Our Client was charged with conspiracy to commit theft contrary to section 1(1) of the Criminal Law Act 1977 after he was arrested at the scene of a ‘phone snatching’ outside a nightclub in Soho last year. It was alleged that our client had been part of an agreement to steal the phone and had played a role in facilitating it by distracting the victim. However, bizarrely, the police accepted that it was our client who had actually recovered the stolen phone and returned it to the victim after pursuing the individual who had snatched it. He was 17 years old at the time but turned 18 before his first court appearance and was therefore tried as an adult.

We first represented our client as duty solicitor at the police station. We advised our client on the strength of the evidence against him and took detailed instructions from him. Our client denied any involvement in the theft, and we therefore advised him to put forward a prepared statement in police interview to advance his account at the earliest opportunity. Despite doing so, he was charged at the police station and bailed to attend Court.

At the first appearance in the Magistrates’ Court, our client indicated a ‘not guilty’ plea and, given that conspiracy is an indictable only offence, the case was sent straight up to the Crown Court. At the Plea and Trial Preparation Hearing, the Crown substituted the charge to one of theft, our client formally entered a ‘not guilty’ plea, and a trial was fixed for 2027. Our client was therefore facing a Crown Court trial in his 20s for his alleged involvement in an offence which occurred when he was just 17 years old.
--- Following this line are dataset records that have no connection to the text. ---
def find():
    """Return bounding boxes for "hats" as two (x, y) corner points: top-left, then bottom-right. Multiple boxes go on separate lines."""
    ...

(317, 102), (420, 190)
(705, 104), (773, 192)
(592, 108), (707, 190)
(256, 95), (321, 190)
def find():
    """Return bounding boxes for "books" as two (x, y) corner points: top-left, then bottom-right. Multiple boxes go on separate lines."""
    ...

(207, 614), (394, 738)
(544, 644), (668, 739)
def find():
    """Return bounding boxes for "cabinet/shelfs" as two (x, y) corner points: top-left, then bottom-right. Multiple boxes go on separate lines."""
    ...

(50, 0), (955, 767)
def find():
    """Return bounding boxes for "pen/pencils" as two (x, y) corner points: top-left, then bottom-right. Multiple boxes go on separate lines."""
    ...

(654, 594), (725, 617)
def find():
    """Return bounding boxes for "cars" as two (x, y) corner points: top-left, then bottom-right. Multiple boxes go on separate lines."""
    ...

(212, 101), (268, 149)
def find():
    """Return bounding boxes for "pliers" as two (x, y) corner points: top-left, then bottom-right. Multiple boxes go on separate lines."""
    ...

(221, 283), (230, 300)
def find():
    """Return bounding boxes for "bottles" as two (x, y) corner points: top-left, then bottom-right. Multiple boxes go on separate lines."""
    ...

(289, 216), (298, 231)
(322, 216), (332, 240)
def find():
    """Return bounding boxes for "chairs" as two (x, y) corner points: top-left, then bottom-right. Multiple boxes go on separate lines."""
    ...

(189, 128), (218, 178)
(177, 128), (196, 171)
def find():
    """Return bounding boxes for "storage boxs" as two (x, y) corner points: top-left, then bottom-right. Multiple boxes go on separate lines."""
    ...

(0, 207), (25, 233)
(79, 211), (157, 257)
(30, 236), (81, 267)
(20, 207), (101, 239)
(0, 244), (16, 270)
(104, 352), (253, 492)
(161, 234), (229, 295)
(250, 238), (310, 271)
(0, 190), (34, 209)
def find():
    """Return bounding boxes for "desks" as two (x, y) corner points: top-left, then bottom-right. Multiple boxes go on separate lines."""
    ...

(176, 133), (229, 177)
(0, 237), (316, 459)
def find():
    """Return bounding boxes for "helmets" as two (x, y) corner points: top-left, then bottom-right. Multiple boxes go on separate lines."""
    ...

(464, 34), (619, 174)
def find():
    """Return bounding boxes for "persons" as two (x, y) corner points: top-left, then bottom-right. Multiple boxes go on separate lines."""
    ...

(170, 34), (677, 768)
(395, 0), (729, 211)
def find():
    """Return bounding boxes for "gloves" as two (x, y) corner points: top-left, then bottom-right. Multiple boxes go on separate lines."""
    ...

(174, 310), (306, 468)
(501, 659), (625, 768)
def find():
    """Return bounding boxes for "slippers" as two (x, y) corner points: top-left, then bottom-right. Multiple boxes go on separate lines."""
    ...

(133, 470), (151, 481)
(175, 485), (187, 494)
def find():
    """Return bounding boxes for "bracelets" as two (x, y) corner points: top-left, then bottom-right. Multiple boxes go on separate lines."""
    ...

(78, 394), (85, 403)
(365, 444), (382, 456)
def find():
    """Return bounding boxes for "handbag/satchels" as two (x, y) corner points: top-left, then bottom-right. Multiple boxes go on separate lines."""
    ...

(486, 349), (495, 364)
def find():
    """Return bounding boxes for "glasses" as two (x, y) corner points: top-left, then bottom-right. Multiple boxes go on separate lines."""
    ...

After the Crown served all of their evidence, Paralegal Maeve Carroll met with our client and took detailed instructions from him. This included showing him CCTV footage of the ‘phone snatching’ in which the Crown had purportedly identified our client distracting the victim immediately prior to the theft. However, upon reviewing this, our client instructed that the individual in the CCTV footage was not him. He denied being pictured in the footage at all, and was even able to point to discrepancies in the clothing they were wearing.

On the basis of these instructions, Paralegal Maeve Carroll carefully drafted a Defence Statement setting out our client’s defence and making nuanced disclosure requests which sought to test the reliability of the Crown’s identification evidence. This was served on the Crown and the Court following approval from our client.

In light of our Defence Statement, the Crown reviewed the case again and concluded that there was no longer sufficient evidence to provide a realistic prospect of conviction. The Crown could not rule out that our client was simply in the wrong place at the wrong time. As such, the Crown formally offered no evidence against our client, and a ‘not guilty’ verdict was recorded thereafter.

We are delighted that our client, a young man of previous good character, is able to move on with his life as he enters adulthood without this case hanging over his head for years to come. By preparing and submitting a strategic Defence Statement, we were able to bring our client’s case to a close years before trial.